Over the eighty years before the famous clash between Moors and Christians in Soller on May 11, 1561, there were 1,723 recorded incidents involving pirates. An average of more than twenty a year, there were peaks in these incidents. Some occurred over more or less consecutive days. On occasion, they were in the same place. The details from the records aren’t complete in that not all of them by any means note who the pirates were. Many simply refer to “advice” of sightings or of incidents, which weren’t all landings. Plenty of them were attacks off the coast. With various sightings, ships kept sailing and caused incidents elsewhere, so the 1,723 included what amounted to duplicates.
In the late fifteenth century, if the pirates were identified, they included some from Genoa and the Spanish mainland. Although Mallorca and the Balearics, given that the islands formed part of the Crown of the Aragon, were by 1480 integrated into what was the founding of Spain - the marriage of the Catholic Monarchs, Isabel of Castile and Ferdinand of Aragon - the archipelago was still a target for renegades from Andalusia and the Basque Country. And on top of the 1,723 incidents in Mallorca, there were great numbers in Minorca, Cabrera, Ibiza and Formentera as well. The whole of the Balearics was at the mercy of pirates and increasingly, as the records show, these were almost exclusively ‘Berberiscos (Musulmanes)’ - Berbers (Muslims).
While ‘Muslim’ would have been generally accurate, ‘Berber’ wouldn’t necessarily have been. Yes, there were many who were from north Africa, but there were also those from the eastern Mediterranean; ‘Saracen’ is another word used to describe the pirates. Moor is a further one, the Moors having for the most part been synonymous with the Berbers. These categories aren’t entirely helpful as they can convey a false impression of what was happening in the western Mediterranean from the late fifteenth century onward. Pirate incidents may have occurred at random, but they were mostly part of the clash between Christian forces and the Ottoman Empire for control not just of the western Mediterranean but of the whole of the Med. As such, therefore, they were coordinated incidents.
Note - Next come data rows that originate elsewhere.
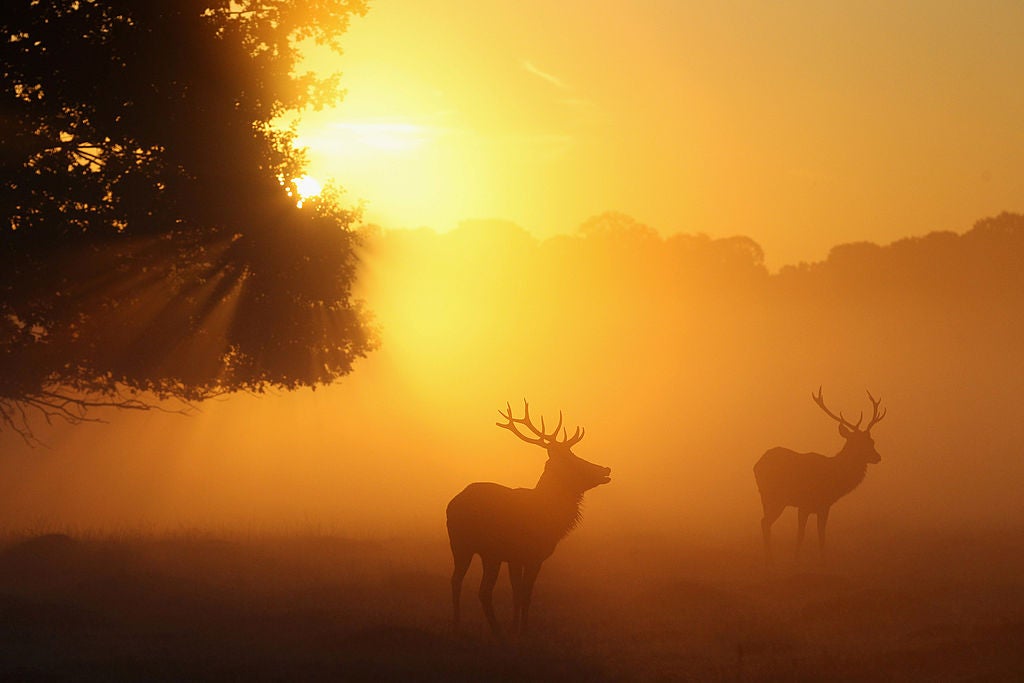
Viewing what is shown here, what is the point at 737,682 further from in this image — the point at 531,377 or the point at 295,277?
the point at 531,377

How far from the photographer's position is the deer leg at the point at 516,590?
15.5 m

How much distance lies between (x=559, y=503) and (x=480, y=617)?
6.03ft

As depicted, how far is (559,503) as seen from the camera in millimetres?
16594

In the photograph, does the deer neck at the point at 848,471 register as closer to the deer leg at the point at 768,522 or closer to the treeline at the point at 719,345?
the deer leg at the point at 768,522

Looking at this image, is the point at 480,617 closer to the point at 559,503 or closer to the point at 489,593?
the point at 489,593

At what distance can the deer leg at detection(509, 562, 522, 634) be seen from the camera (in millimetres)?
15465

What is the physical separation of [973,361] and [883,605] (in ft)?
210

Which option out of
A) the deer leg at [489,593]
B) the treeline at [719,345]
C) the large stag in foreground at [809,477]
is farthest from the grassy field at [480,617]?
the treeline at [719,345]

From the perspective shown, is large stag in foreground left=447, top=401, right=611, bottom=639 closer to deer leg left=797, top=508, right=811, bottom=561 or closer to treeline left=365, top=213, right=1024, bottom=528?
deer leg left=797, top=508, right=811, bottom=561

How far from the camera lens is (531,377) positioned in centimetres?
7362

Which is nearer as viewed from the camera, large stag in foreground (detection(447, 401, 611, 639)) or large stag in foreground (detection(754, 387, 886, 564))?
large stag in foreground (detection(447, 401, 611, 639))

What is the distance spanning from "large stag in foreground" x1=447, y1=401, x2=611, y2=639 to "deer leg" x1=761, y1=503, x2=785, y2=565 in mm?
6690

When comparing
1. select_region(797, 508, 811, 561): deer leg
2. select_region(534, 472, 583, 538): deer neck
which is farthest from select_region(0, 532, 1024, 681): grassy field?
select_region(534, 472, 583, 538): deer neck

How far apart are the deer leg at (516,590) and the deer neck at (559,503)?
703 millimetres
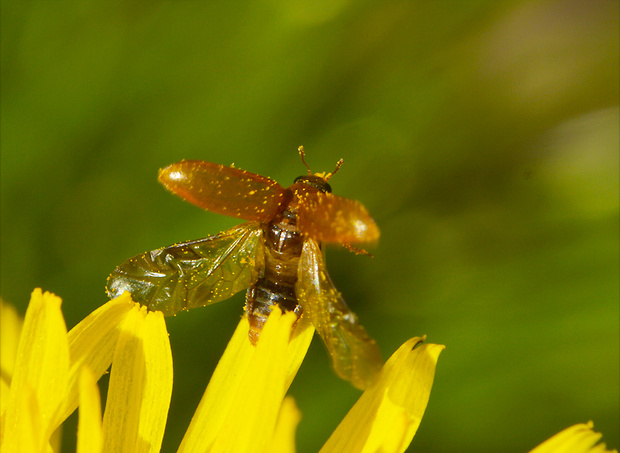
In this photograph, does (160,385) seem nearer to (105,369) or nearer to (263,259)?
(105,369)

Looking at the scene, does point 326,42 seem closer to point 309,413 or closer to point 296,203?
point 296,203

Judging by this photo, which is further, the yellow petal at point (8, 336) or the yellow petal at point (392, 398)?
the yellow petal at point (8, 336)

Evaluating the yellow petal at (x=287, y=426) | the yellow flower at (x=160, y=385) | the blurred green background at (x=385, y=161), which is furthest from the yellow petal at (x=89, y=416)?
the blurred green background at (x=385, y=161)

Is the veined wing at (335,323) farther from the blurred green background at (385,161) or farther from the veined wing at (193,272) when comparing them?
the blurred green background at (385,161)

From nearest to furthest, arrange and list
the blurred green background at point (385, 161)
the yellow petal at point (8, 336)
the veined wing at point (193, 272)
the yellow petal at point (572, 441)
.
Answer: the yellow petal at point (572, 441), the veined wing at point (193, 272), the yellow petal at point (8, 336), the blurred green background at point (385, 161)

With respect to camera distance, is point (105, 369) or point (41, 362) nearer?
point (41, 362)

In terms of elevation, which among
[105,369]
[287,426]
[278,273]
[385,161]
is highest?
[385,161]

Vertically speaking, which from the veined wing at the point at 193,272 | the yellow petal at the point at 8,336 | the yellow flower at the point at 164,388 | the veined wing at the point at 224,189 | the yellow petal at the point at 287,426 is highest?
the veined wing at the point at 224,189

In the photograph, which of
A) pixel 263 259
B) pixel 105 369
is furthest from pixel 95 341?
pixel 263 259
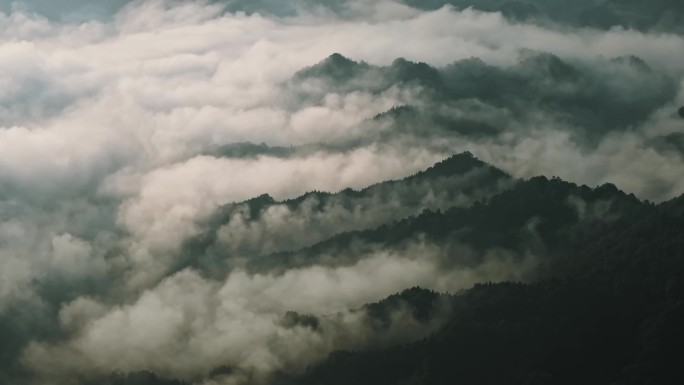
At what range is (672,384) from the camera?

In any conflict situation there is propaganda to appeal to the respective publics. The activities of the pirates were no exception. But the perspective of the Mallorcan authorities and chroniclers provided good detail of only a handful of incidents. Where there was detail, it tended to be limited, such as for the sixth of October, 1494, when four ships with “Turks and Moors” attacked the estate of El Palmer in Campos. Taking advantage of a lack of surveillance, they captured ten people and killed a woman. Negotiations for the release of the ten ended in failure because too high a ransom was demanded.
The limited detail suggests that many incidents amounted to little or nothing. When they did amount to something, they were small-scale skirmishes. In Arta on May 5, 1502, the mayor dispatched one hundred men who apparently saw off between seventy and eighty Berbers.
The first detail of real significance comes from August 1531 in Cala San Vicente and when a prominent Ottoman corsair admiral is mentioned. Sinan Reis was known as The Great Jew, he having apparently been a member of a family of Sephardic Jews from Spain who had fled to what is now Izmir in Turkey. Six Muslim ships landed, twenty of the invaders were killed and two were captured and later sold at auction. The pirates’ artillery prevented the people of Pollensa from rescuing those who had been captured.
The three standout incidents are the ones for which there is the greatest detail that provided the means for developing re-enactments - Pollensa, May 1550; Valldemossa, October 1552; Soller, May 1561. Each of these places had suffered previous attacks. For instance, the seventh King of Algiers, Salah Reis, led a raid on Soller in February 1542. The port was bombarded, a tower was blown up (thirteen died) and the church and a number of houses were set ablaze. Salah Reis, by the way, had been the number two to an Ottoman admiral, Aydin Reis, at the battle off Formentera in 1529 when the Spanish fleet was destroyed.
Unlike that incident (and indeed the battle), the Pollensa, Soller and Valldemossa re-enactments are all to do with local heroism and bravery and the vanquishing of the enemy. The propaganda for Valldemossa and for the other two to a lesser extent plays on a certain incompetence on behalf of the invaders. This may have been the case, but the veracity of the details has always been somewhat suspect. In Pollensa, the Ottoman admiral Dragut (Turgut Reis) would not have engaged in direct combat with the captain, Joan Mas, while in Soller there’s no evidence to suggest that Ulutx Ali (who was to become grand admiral) ever set foot on land. The role of the ‘Valents Dones’ (the Brave Women) was subject to reinterpretation over some three hundred years
Folk legend, it might be said, has drawn on propaganda from centuries past in creating the re-enactments. But one thing can be sure and that is the comparative seriousness of these attacks, which is why there is the detail. In the case of Soller, the records reveal one particularly striking fact. The incidents with pirates had been regular. In 1560 there were eighteen. The last was on September 17. Almost eight months then passed until the 1,700 or so ‘Berbers (Muslims)’ arrived in Soller. Had something bigger potentially been planned that was thwarted in Soller? A gap of eight months was most unusual.